Instructions to follow -
Images stay out; everything else in the records is to be set down exactly.

====

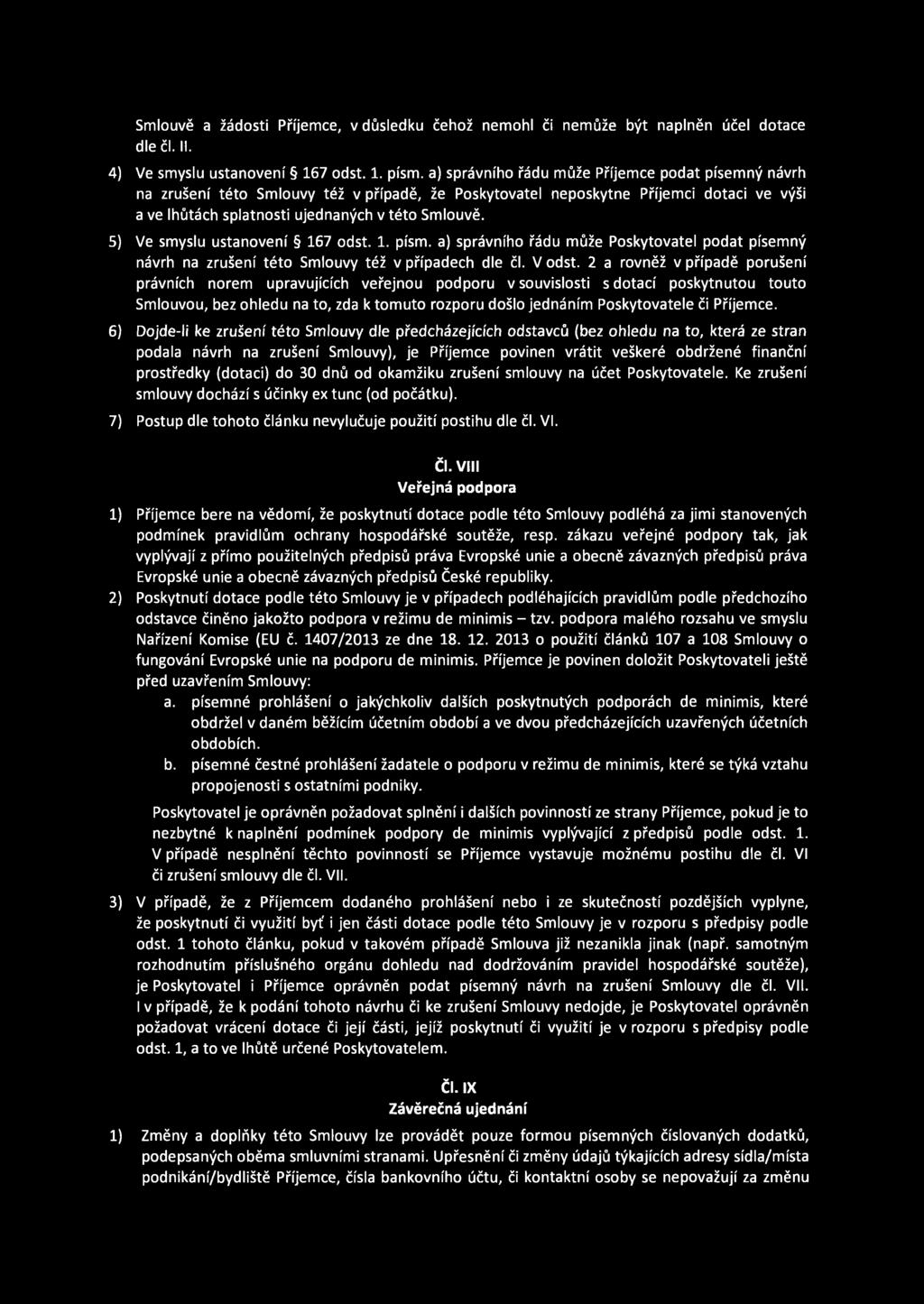 Smlouvě a žádosti Příjemce, v důsledku čehož nemohl či nemůže být naplněn účel dotace dle čl. II.

4) Ve smyslu ustanovení § 167 odst. 1. písm. a) správního řádu může Příjemce podat písemný návrh na zrušení této Smlouvy též v případě, že Poskytovatel neposkytne Příjemci dotaci ve výši a ve lhůtách splatnosti ujednaných v této Smlouvě.

5) Ve smyslu ustanovení § 167 odst. 1. písm. a) správního řádu může Poskytovatel podat písemný návrh na zrušení této Smlouvy též v případech dle čl. V odst. 2 a rovněž v případě porušení právních norem upravujících veřejnou podporu v souvislosti s dotací poskytnutou touto Smlouvou, bez ohledu na to, zda k tomuto rozporu došlo jednáním Poskytovatele či Příjemce.

6) Dojde-li ke zrušení této Smlouvy dle předcházejících odstavců (bez ohledu na to, která ze stran podala návrh na zrušení Smlouvy), je Příjemce povinen vrátit veškeré obdržené finanční prostředky (dotaci) do 30 dnů od okamžiku zrušení smlouvy na účet Poskytovatele. Ke zrušení smlouvy dochází s účinky ex tunc (od počátku).

7) Postup dle tohoto článku nevylučuje použití postihu dle čl. VI.

Čl. VIII
Veřejná podpora

1) Příjemce bere na vědomí, že poskytnutí dotace podle této Smlouvy podléhá za jimi stanovených podmínek pravidlům ochrany hospodářské soutěže, resp. zákazu veřejné podpory tak, jak vyplývají z přímo použitelných předpisů práva Evropské unie a obecně závazných předpisů práva Evropské unie a obecně závazných předpisů České republiky.

2) Poskytnutí dotace podle této Smlouvy je v případech podléhajících pravidlům podle předchozího odstavce činěno jakožto podpora v režimu de minimis – tzv. podpora malého rozsahu ve smyslu Nařízení Komise (EU č. 1407/2013 ze dne 18. 12. 2013 o použití článků 107 a 108 Smlouvy o fungování Evropské unie na podporu de minimis. Příjemce je povinen doložit Poskytovateli ještě před uzavřením Smlouvy:
a. písemné prohlášení o jakýchkoliv dalších poskytnutých podporách de minimis, které obdržel v daném běžícím účetním období a ve dvou předcházejících uzavřených účetních obdobích.
b. písemné čestné prohlášení žadatele o podporu v režimu de minimis, které se týká vztahu propojenosti s ostatními podniky.

Poskytovatel je oprávněn požadovat splnění i dalších povinností ze strany Příjemce, pokud je to nezbytné k naplnění podmínek podpory de minimis vyplývající z předpisů podle odst. 1. V případě nesplnění těchto povinností se Příjemce vystavuje možnému postihu dle čl. VI či zrušení smlouvy dle čl. VII.

3) V případě, že z Příjemcem dodaného prohlášení nebo i ze skutečností pozdějších vyplyne, že poskytnutí či využití byť i jen části dotace podle této Smlouvy je v rozporu s předpisy podle odst. 1 tohoto článku, pokud v takovém případě Smlouva již nezanikla jinak (např. samotným rozhodnutím příslušného orgánu dohledu nad dodržováním pravidel hospodářské soutěže), je Poskytovatel i Příjemce oprávněn podat písemný návrh na zrušení Smlouvy dle čl. VII. I v případě, že k podání tohoto návrhu či ke zrušení Smlouvy nedojde, je Poskytovatel oprávněn požadovat vrácení dotace či její části, jejíž poskytnutí či využití je v rozporu s předpisy podle odst. 1, a to ve lhůtě určené Poskytovatelem.

Čl. IX
Závěrečná ujednání

1) Změny a doplňky této Smlouvy lze provádět pouze formou písemných číslovaných dodatků, podepsaných oběma smluvními stranami. Upřesnění či změny údajů týkajících adresy sídla/místa podnikání/bydliště Příjemce, čísla bankovního účtu, či kontaktní osoby se nepovažují za změnu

====

Solution -
 Smlouvě a žádosti Příjemce, v důsledku čehož nemohl či nemůže být naplněn účel dotace dle čl. II.

4) Ve smyslu ustanovení § 167 odst. 1. písm. a) správního řádu může Příjemce podat písemný návrh na zrušení této Smlouvy též v případě, že Poskytovatel neposkytne Příjemci dotaci ve výši a ve lhůtách splatnosti ujednaných v této Smlouvě.

5) Ve smyslu ustanovení § 167 odst. 1. písm. a) správního řádu může Poskytovatel podat písemný návrh na zrušení této Smlouvy též v případech dle čl. V odst. 2 a rovněž v případě porušení právních norem upravujících veřejnou podporu v souvislosti s dotací poskytnutou touto Smlouvou, bez ohledu na to, zda k tomuto rozporu došlo jednáním Poskytovatele či Příjemce.

6) Dojde-li ke zrušení této Smlouvy dle předcházejících odstavců (bez ohledu na to, která ze stran podala návrh na zrušení Smlouvy), je Příjemce povinen vrátit veškeré obdržené finanční prostředky (dotaci) do 30 dnů od okamžiku zrušení smlouvy na účet Poskytovatele. Ke zrušení smlouvy dochází s účinky ex tunc (od počátku).

7) Postup dle tohoto článku nevylučuje použití postihu dle čl. VI.

Čl. VIII
Veřejná podpora

1) Příjemce bere na vědomí, že poskytnutí dotace podle této Smlouvy podléhá za jimi stanovených podmínek pravidlům ochrany hospodářské soutěže, resp. zákazu veřejné podpory tak, jak vyplývají z přímo použitelných předpisů práva Evropské unie a obecně závazných předpisů práva Evropské unie a obecně závazných předpisů České republiky.

2) Poskytnutí dotace podle této Smlouvy je v případech podléhajících pravidlům podle předchozího odstavce činěno jakožto podpora v režimu de minimis – tzv. podpora malého rozsahu ve smyslu Nařízení Komise (EU č. 1407/2013 ze dne 18. 12. 2013 o použití článků 107 a 108 Smlouvy o fungování Evropské unie na podporu de minimis. Příjemce je povinen doložit Poskytovateli ještě před uzavřením Smlouvy:
a. písemné prohlášení o jakýchkoliv dalších poskytnutých podporách de minimis, které obdržel v daném běžícím účetním období a ve dvou předcházejících uzavřených účetních obdobích.
b. písemné čestné prohlášení žadatele o podporu v režimu de minimis, které se týká vztahu propojenosti s ostatními podniky.

Poskytovatel je oprávněn požadovat splnění i dalších povinností ze strany Příjemce, pokud je to nezbytné k naplnění podmínek podpory de minimis vyplývající z předpisů podle odst. 1. V případě nesplnění těchto povinností se Příjemce vystavuje možnému postihu dle čl. VI či zrušení smlouvy dle čl. VII.

3) V případě, že z Příjemcem dodaného prohlášení nebo i ze skutečností pozdějších vyplyne, že poskytnutí či využití byť i jen části dotace podle této Smlouvy je v rozporu s předpisy podle odst. 1 tohoto článku, pokud v takovém případě Smlouva již nezanikla jinak (např. samotným rozhodnutím příslušného orgánu dohledu nad dodržováním pravidel hospodářské soutěže), je Poskytovatel i Příjemce oprávněn podat písemný návrh na zrušení Smlouvy dle čl. VII. I v případě, že k podání tohoto návrhu či ke zrušení Smlouvy nedojde, je Poskytovatel oprávněn požadovat vrácení dotace či její části, jejíž poskytnutí či využití je v rozporu s předpisy podle odst. 1, a to ve lhůtě určené Poskytovatelem.

Čl. IX
Závěrečná ujednání

1) Změny a doplňky této Smlouvy lze provádět pouze formou písemných číslovaných dodatků, podepsaných oběma smluvními stranami. Upřesnění či změny údajů týkajících adresy sídla/místa podnikání/bydliště Příjemce, čísla bankovního účtu, či kontaktní osoby se nepovažují za změnu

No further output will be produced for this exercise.